### WHAT THIS TASK INVOLVES
Take the lines below from the one with "PCC Exol SA" through the one with "En la imagen, una" and retype them exactly. Include nothing else, and no pictures.

### RECORDS FOR PROCESSING
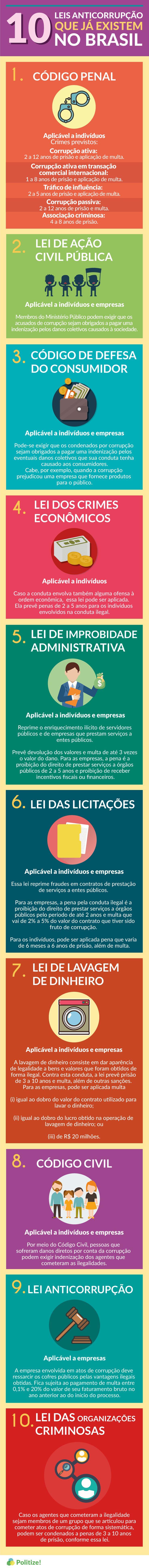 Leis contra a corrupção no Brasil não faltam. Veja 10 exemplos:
==
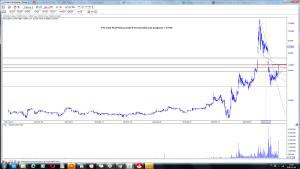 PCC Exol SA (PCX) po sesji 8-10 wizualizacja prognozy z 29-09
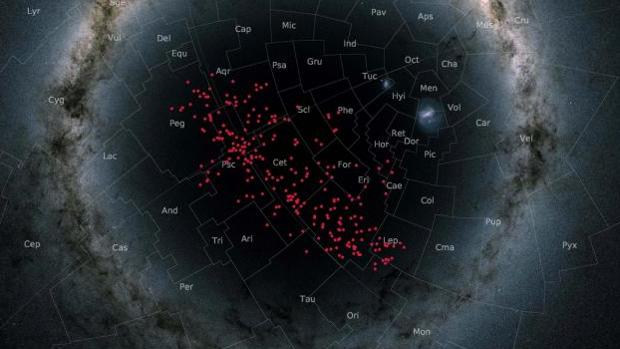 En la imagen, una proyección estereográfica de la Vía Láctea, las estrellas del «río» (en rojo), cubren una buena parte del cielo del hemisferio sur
...
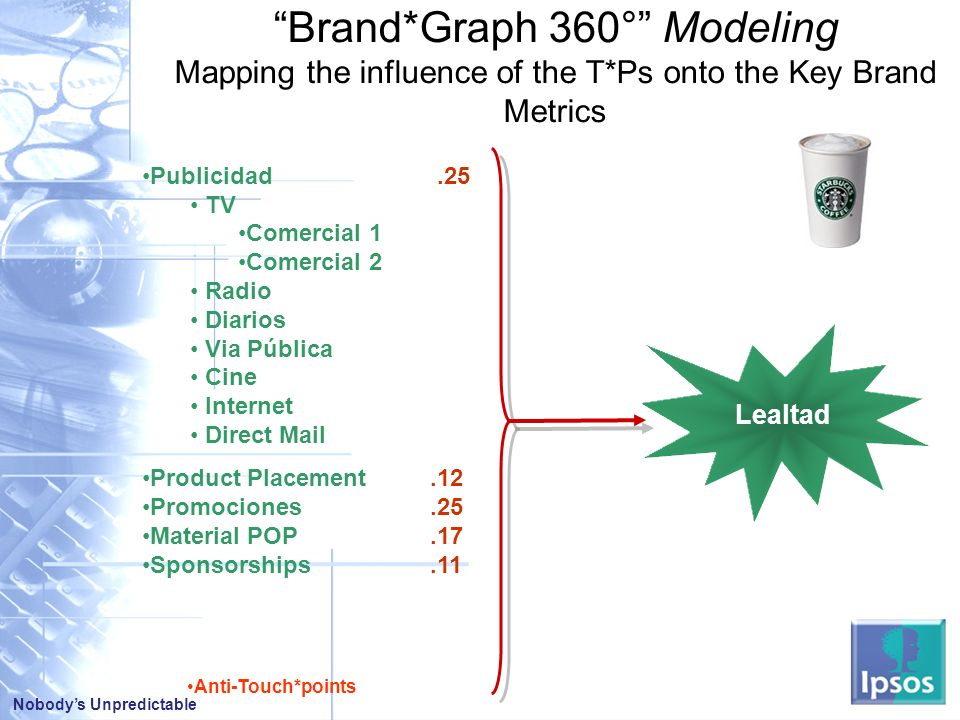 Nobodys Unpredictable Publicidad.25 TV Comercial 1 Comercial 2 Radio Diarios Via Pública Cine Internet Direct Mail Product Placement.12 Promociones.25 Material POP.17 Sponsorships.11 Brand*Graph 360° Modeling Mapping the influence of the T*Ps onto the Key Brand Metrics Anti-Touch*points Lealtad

### SOLUTION TO THIS TASK
 PCC Exol SA (PCX) po sesji 8-10 wizualizacja prognozy z 29-09
 En la imagen, una proyección estereográfica de la Vía Láctea, las estrellas del «río» (en rojo), cubren una buena parte del cielo del hemisferio sur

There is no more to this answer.